Pion photoproduction of nucleon excited states with Hamiltonian effective field theory

Abstract

Over the past few years, Hamiltonian effective field theory has been successfully applied to studies of nucleon and hyperon excited states. By discretizing the Hamiltonian in a finite volume, one can obtain the energy spectrum and compare it with the results calculated from lattice QCD. Through the analysis of experimental data, Hamiltonian effective field theory provides a framework that connects the finite-volume spectra from lattice QCD to infinite-volume scattering observables. The model independence of the approach is well preserved under the combined constraints from lattice QCD and experimental data. Building on these developments, recent works have attempted to extend HEFT to electromagnetic processes. Meanwhile, lattice QCD has also gradually advanced into the study of electromagnetic interactions. The combination of these analyses will undoubtedly deepen our understanding of light resonances.

Figures (3)

• Figure 1: Tree-level diagrams for the pure electromagnetic amplitude of the $\gamma N\to \alpha$ process without FSI: (a) s channel, (b) u channel, (c) t channel, (d) the contact term. The solid, wiggly, and dashed lines represent the baryons, photons and mesons, respectively.
• Figure 2: (a) The amplitudes $E_{0+}$ in units of attometer (am) for a proton target. (b) The amplitudes $M_{1-}$ in units of attometer (am) for a proton target.
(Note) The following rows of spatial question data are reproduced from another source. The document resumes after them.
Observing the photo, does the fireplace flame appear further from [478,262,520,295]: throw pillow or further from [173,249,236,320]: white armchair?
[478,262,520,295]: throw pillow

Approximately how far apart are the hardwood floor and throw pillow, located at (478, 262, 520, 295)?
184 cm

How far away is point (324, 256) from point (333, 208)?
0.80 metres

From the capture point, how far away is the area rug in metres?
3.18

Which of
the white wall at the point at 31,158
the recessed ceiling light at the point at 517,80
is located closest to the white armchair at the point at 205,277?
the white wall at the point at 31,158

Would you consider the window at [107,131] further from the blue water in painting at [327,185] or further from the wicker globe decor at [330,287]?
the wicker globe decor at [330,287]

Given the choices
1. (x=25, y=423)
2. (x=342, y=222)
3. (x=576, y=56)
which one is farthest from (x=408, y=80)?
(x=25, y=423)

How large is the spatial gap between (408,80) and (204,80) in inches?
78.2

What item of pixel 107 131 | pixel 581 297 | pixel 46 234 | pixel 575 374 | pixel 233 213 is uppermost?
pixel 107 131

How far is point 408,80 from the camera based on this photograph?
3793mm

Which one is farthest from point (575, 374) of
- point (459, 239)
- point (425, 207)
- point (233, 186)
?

The data points are from SAID. The solid and dashed lines refer to the cases whether turning on or off the electromagnetic transition couplings between the bare nucleon resonances and nucleons, respectively.
• Figure 3: The multipole amplitude $E_{0+}$ (in attometers, am) at the $\pi N$ threshold with the isospin $I_{\pi N}=1/2$. The data points are from lattice QCD simulations Gao:2025loz, and the red dashed line represent the extended results with HEFT.